Moreover, one of the biggest investment banks in the world, Goldman Sachs shocked the markets by missing both sales and earnings estimations combined this quarter. Major banks have achieved their earnings through fixed income revenues, which was the same reason why Goldman Sachs missed earnings estimations this quarter.

Goldman and Fargo are not the only stumbling banks. Despite the bright picture of the investment banking sector drawn by the media, charts show something else. JP Morgan and Morgan & Stanley are the biggest players on the stage. They missed earnings estimations; however,  shareholders opinion is reflected through the tumbling price even before the earnings season.

JPMorgan Chart
JPMorgan Chart
Morgan Stanley Chart
Morgan Stanley Chart

Markets Reaction – Technical Outlook

It is important to know how all these factors will affect the markets in the near future. First, let me draw your attention to the fact that since Trump’s inauguration markets consolidate and move irrationally.  US elections, BERXIT and the constant concern of more countries exit the EU caused markets a lot of turmoil. Stock markets are stretched and a correction is inevitable, especially European share markets. Investors pushed the Pound too low and estimated it under its real value. In order to get out of that trap something fundamentally should happen to loosen the strained market.

May’s announcement came in the right time as a reason for stocks markets to correct, as the markets get so stretched and can’t go higher.

In my weekly analysis published on April 4th, I put the FTSE100 futures on the top of recommended trades. After the long term wedge the FTSE 100 has formed, it dropped to 3 months low last week, as a result of May’s surprising announcement. The stochastic is still in the overbought position; in addition it is forming a clear divergence. The three months low drop that occurred last week didn’t reach the 23.6% retracementw which is a critical point. If the price will continue to drop in the week ahead, it will continue till the 38.2% level at 6680; however, if  price will rise, the price chart will form rising channel to continue till the 100%.

FTSE 100 Chart
FTSE 100 Chart

The FTSE 100 relies on the pound movement towards the coverage of its gap as well as the expected correction in the US indices as a result of the drop in the banking industry price.

The Sterling is the star of today.

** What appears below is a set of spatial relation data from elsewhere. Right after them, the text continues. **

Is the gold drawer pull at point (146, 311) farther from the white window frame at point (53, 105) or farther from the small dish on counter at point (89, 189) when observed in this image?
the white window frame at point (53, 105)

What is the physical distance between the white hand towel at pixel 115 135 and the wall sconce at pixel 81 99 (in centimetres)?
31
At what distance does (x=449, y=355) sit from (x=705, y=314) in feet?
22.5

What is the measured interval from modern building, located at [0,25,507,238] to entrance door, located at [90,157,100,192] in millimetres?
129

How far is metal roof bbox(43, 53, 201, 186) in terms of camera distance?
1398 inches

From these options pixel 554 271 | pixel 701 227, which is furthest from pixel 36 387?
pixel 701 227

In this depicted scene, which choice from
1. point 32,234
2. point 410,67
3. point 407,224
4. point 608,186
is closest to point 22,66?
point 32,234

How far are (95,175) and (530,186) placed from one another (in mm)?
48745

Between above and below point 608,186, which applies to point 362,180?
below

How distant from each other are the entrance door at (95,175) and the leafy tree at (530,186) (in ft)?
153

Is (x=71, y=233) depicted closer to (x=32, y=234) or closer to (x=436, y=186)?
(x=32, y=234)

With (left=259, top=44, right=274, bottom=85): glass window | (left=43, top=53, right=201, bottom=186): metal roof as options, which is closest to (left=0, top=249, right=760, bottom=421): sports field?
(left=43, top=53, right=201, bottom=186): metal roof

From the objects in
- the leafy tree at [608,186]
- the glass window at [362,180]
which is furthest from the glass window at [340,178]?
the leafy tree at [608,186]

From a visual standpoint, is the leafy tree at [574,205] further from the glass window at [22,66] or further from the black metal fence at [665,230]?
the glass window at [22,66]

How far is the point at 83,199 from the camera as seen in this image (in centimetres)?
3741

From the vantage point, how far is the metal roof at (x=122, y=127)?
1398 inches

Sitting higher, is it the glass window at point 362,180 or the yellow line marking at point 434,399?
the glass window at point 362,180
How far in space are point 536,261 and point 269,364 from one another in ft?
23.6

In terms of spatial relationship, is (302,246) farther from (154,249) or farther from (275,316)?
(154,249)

In the article “How to Solve the BREXIT Puzzle” I mentioned that the pound is in a dilemma due to the gap caused by BREXIT. The UK government played it very well and took advantage of this opportunity. Every piece of news concerning the BREXIT was used to lower the Pound; as a result, since June 2016, the pound caused markets to consolidate.

GBP/USD Chart
GBP/USD Chart

Looking at the GBP/USD chart we can see the technical side has reached the bottom to form an inverted head & shoulders, and crossing the neck line. The pair is expected to cover its gap between the retracement levels of 61.8% and 23.6% [1.385 – 1.3190].

Since I rely on qualitative theory [MFI],  red flags around the British Pound have been raised. The pair might move forward before it starts to retreat again after the French election.

This idea applies on the EUR/GBP as well. The Pair had reached its top just one week prior the election; on the other hand, the pound is at the bottom versus USD and about to break the falling wedge versus NZD.

EUR/GBP Daily Chart
EUR/GBP Daily Chart
GBP/NZD Chart
GBP/NZD Chart

With French election on April 23, next week will be significant to the markets. On the long term, a lot of SWAPs and hedge funds will bet against the Pound. Early UK elections , the expected US share markets correction ( investment banking sector) and the anticipated French election results will all turn the markets on the right track again.